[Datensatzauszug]
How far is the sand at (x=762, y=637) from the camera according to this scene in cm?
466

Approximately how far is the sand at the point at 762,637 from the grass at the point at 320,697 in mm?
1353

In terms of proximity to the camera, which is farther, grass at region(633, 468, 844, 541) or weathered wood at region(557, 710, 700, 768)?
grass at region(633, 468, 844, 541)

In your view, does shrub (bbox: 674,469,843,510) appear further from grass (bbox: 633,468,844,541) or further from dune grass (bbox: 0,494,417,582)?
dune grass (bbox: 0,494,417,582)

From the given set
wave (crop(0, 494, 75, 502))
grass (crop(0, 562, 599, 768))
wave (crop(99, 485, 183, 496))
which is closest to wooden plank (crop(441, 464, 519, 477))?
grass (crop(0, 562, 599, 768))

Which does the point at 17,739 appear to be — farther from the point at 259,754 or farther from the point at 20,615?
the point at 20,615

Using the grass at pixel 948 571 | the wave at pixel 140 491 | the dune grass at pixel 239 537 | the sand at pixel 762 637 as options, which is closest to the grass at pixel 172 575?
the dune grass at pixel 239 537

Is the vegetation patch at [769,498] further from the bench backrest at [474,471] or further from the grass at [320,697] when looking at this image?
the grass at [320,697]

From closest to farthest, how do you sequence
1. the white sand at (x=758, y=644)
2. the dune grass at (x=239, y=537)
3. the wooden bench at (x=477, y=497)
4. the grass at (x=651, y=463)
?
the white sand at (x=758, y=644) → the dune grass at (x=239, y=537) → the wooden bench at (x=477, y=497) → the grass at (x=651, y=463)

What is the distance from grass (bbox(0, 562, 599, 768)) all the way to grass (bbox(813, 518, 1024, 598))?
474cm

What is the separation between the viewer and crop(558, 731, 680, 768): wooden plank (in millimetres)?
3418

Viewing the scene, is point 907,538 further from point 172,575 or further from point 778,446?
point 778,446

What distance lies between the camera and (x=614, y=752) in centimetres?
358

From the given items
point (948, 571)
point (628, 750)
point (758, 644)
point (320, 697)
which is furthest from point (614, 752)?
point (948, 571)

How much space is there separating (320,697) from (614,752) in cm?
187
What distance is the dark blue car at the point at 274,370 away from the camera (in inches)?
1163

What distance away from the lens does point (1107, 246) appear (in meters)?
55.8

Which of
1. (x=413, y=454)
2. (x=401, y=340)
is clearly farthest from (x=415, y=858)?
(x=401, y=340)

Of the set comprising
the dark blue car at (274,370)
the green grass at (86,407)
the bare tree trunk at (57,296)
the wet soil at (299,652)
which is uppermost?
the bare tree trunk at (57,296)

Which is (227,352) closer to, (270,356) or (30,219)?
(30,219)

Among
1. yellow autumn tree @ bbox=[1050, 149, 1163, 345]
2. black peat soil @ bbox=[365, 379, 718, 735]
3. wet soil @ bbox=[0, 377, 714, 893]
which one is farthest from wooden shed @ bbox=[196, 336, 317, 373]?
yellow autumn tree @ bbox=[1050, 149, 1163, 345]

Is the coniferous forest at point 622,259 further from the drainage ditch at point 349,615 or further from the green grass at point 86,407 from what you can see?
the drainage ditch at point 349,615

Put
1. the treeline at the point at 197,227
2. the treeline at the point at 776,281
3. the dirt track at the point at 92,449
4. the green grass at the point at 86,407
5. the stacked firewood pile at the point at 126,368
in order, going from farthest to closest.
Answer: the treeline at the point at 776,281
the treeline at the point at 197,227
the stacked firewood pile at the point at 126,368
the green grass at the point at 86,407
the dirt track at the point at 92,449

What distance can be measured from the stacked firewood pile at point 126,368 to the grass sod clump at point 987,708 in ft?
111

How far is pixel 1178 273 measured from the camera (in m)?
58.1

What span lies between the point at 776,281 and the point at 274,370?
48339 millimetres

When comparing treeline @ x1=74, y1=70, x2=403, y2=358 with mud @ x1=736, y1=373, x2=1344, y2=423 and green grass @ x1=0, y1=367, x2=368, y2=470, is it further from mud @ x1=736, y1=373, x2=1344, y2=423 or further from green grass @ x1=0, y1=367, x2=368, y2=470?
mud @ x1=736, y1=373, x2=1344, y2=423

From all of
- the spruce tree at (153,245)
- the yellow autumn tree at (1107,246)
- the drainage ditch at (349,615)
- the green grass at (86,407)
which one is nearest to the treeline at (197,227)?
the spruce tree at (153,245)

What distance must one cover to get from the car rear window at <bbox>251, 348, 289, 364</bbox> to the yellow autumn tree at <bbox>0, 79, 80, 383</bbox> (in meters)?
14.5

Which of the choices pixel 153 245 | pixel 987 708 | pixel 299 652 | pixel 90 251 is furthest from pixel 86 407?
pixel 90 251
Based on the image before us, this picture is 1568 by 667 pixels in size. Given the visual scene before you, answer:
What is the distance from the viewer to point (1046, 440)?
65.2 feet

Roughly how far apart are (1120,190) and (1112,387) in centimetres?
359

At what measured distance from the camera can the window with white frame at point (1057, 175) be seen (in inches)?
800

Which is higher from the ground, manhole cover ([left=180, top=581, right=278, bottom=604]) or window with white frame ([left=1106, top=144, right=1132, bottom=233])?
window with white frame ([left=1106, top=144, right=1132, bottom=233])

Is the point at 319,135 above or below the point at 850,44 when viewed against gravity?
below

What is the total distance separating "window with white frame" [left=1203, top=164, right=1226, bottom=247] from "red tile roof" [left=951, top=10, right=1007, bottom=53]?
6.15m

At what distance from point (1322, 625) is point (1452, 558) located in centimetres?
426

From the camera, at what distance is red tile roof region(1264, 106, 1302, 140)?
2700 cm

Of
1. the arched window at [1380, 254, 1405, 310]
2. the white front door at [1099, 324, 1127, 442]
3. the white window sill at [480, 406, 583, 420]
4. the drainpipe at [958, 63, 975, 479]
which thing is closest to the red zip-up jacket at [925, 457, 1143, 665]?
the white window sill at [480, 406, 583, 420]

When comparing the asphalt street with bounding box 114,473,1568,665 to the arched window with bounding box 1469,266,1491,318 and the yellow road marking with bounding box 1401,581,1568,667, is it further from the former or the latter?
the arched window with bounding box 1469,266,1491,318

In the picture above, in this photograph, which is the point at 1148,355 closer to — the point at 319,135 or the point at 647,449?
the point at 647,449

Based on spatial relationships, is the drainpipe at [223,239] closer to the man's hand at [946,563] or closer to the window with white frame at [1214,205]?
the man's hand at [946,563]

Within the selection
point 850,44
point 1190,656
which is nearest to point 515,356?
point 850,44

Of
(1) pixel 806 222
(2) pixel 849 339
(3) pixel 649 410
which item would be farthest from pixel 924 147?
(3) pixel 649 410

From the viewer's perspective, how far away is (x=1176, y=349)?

▶ [Zu erledigen]:
Formatiere das gesamte Material oben als JSON-Liste von Strings, mit einem String pro Zeile und ohne Leerzeilen.

▶ [Antwort]:
[
  "How far is the sand at (x=762, y=637) from the camera according to this scene in cm?",
  "466",
  "Approximately how far is the sand at the point at 762,637 from the grass at the point at 320,697 in mm?",
  "1353",
  "In terms of proximity to the camera, which is farther, grass at region(633, 468, 844, 541) or weathered wood at region(557, 710, 700, 768)?",
  "grass at region(633, 468, 844, 541)",
  "In your view, does shrub (bbox: 674,469,843,510) appear further from grass (bbox: 633,468,844,541) or further from dune grass (bbox: 0,494,417,582)?",
  "dune grass (bbox: 0,494,417,582)",
  "From the given set",
  "wave (crop(0, 494, 75, 502))",
  "grass (crop(0, 562, 599, 768))",
  "wave (crop(99, 485, 183, 496))",
  "which is closest to wooden plank (crop(441, 464, 519, 477))?",
  "grass (crop(0, 562, 599, 768))",
  "Which does the point at 17,739 appear to be — farther from the point at 259,754 or farther from the point at 20,615?",
  "the point at 20,615",
  "Using the grass at pixel 948 571 | the wave at pixel 140 491 | the dune grass at pixel 239 537 | the sand at pixel 762 637 as options, which is closest to the grass at pixel 172 575?",
  "the dune grass at pixel 239 537",
  "Is the vegetation patch at [769,498] further from the bench backrest at [474,471] or further from the grass at [320,697] when looking at this image?",
  "the grass at [320,697]",
  "From closest to farthest, how do you sequence",
  "1. the white sand at (x=758, y=644)",
  "2. the dune grass at (x=239, y=537)",
  "3. the wooden bench at (x=477, y=497)",
  "4. the grass at (x=651, y=463)",
  "?",
  "the white sand at (x=758, y=644) → the dune grass at (x=239, y=537) → the wooden bench at (x=477, y=497) → the grass at (x=651, y=463)",
  "What is the distance from grass (bbox(0, 562, 599, 768)) all the way to grass (bbox(813, 518, 1024, 598))?",
  "474cm",
  "What is the separation between the viewer and crop(558, 731, 680, 768): wooden plank (in millimetres)?",
  "3418",
  "Viewing the scene, is point 907,538 further from point 172,575 or further from point 778,446?",
  "point 778,446",
  "What distance lies between the camera and (x=614, y=752) in centimetres?",
  "358",
  "From the given items",
  "point (948, 571)",
  "point (628, 750)",
  "point (758, 644)",
  "point (320, 697)",
  "which is furthest from point (614, 752)?",
  "point (948, 571)",
  "How much space is there separating (320,697) from (614,752) in cm?",
  "187",
  "What distance is the dark blue car at the point at 274,370 away from the camera (in inches)?",
  "1163",
  "What distance away from the lens does point (1107, 246) appear (in meters)?",
  "55.8",
  "Which of",
  "1. (x=413, y=454)",
  "2. (x=401, y=340)",
  "is clearly farthest from (x=415, y=858)?",
  "(x=401, y=340)",
  "Of the set comprising",
  "the dark blue car at (274,370)",
  "the green grass at (86,407)",
  "the bare tree trunk at (57,296)",
  "the wet soil at (299,652)",
  "which is uppermost?",
  "the bare tree trunk at (57,296)",
  "Which is (227,352) closer to, (270,356) or (30,219)?",
  "(30,219)",
  "Among",
  "1. yellow autumn tree @ bbox=[1050, 149, 1163, 345]",
  "2. black peat soil @ bbox=[365, 379, 718, 735]",
  "3. wet soil @ bbox=[0, 377, 714, 893]",
  "which one is farthest from wooden shed @ bbox=[196, 336, 317, 373]?",
  "yellow autumn tree @ bbox=[1050, 149, 1163, 345]",
  "Is the coniferous forest at point 622,259 further from the drainage ditch at point 349,615 or further from the green grass at point 86,407 from what you can see?",
  "the drainage ditch at point 349,615",
  "Put",
  "1. the treeline at the point at 197,227",
  "2. the treeline at the point at 776,281",
  "3. the dirt track at the point at 92,449",
  "4. the green grass at the point at 86,407",
  "5. the stacked firewood pile at the point at 126,368",
  "in order, going from farthest to closest.",
  "Answer: the treeline at the point at 776,281",
  "the treeline at the point at 197,227",
  "the stacked firewood pile at the point at 126,368",
  "the green grass at the point at 86,407",
  "the dirt track at the point at 92,449",
  "What distance can be measured from the stacked firewood pile at point 126,368 to the grass sod clump at point 987,708 in ft?",
  "111",
  "How far is pixel 1178 273 measured from the camera (in m)?",
  "58.1",
  "What span lies between the point at 776,281 and the point at 274,370?",
  "48339 millimetres",
  "When comparing treeline @ x1=74, y1=70, x2=403, y2=358 with mud @ x1=736, y1=373, x2=1344, y2=423 and green grass @ x1=0, y1=367, x2=368, y2=470, is it further from mud @ x1=736, y1=373, x2=1344, y2=423 or further from green grass @ x1=0, y1=367, x2=368, y2=470?",
  "mud @ x1=736, y1=373, x2=1344, y2=423",
  "From all of",
  "- the spruce tree at (153,245)",
  "- the yellow autumn tree at (1107,246)",
  "- the drainage ditch at (349,615)",
  "- the green grass at (86,407)",
  "which one is nearest to the treeline at (197,227)?",
  "the spruce tree at (153,245)",
  "What distance must one cover to get from the car rear window at <bbox>251, 348, 289, 364</bbox> to the yellow autumn tree at <bbox>0, 79, 80, 383</bbox> (in meters)?",
  "14.5",
  "Which of the choices pixel 153 245 | pixel 987 708 | pixel 299 652 | pixel 90 251 is furthest from pixel 86 407?",
  "pixel 90 251",
  "Based on the image before us, this picture is 1568 by 667 pixels in size. Given the visual scene before you, answer:",
  "What is the distance from the viewer to point (1046, 440)?",
  "65.2 feet",
  "Roughly how far apart are (1120,190) and (1112,387) in centimetres?",
  "359",
  "At what measured distance from the camera can the window with white frame at point (1057, 175) be seen (in inches)?",
  "800",
  "Which is higher from the ground, manhole cover ([left=180, top=581, right=278, bottom=604]) or window with white frame ([left=1106, top=144, right=1132, bottom=233])?",
  "window with white frame ([left=1106, top=144, right=1132, bottom=233])",
  "Is the point at 319,135 above or below the point at 850,44 when viewed against gravity?",
  "below",
  "What is the total distance separating \"window with white frame\" [left=1203, top=164, right=1226, bottom=247] from \"red tile roof\" [left=951, top=10, right=1007, bottom=53]?",
  "6.15m",
  "At what distance from point (1322, 625) is point (1452, 558) located in centimetres?",
  "426",
  "From the camera, at what distance is red tile roof region(1264, 106, 1302, 140)?",
  "2700 cm",
  "Of",
  "1. the arched window at [1380, 254, 1405, 310]",
  "2. the white front door at [1099, 324, 1127, 442]",
  "3. the white window sill at [480, 406, 583, 420]",
  "4. the drainpipe at [958, 63, 975, 479]",
  "which thing is closest to the red zip-up jacket at [925, 457, 1143, 665]?",
  "the white window sill at [480, 406, 583, 420]",
  "When comparing the asphalt street with bounding box 114,473,1568,665 to the arched window with bounding box 1469,266,1491,318 and the yellow road marking with bounding box 1401,581,1568,667, is it further from the former or the latter?",
  "the arched window with bounding box 1469,266,1491,318",
  "In the picture above, in this photograph, which is the point at 1148,355 closer to — the point at 319,135 or the point at 647,449?",
  "the point at 647,449",
  "Based on spatial relationships, is the drainpipe at [223,239] closer to the man's hand at [946,563] or closer to the window with white frame at [1214,205]?",
  "the man's hand at [946,563]",
  "Within the selection",
  "point 850,44",
  "point 1190,656",
  "which is nearest to point 515,356?",
  "point 850,44",
  "Of",
  "(1) pixel 806 222",
  "(2) pixel 849 339",
  "(3) pixel 649 410",
  "which item would be farthest from pixel 924 147?",
  "(3) pixel 649 410",
  "From the viewer's perspective, how far away is (x=1176, y=349)?"
]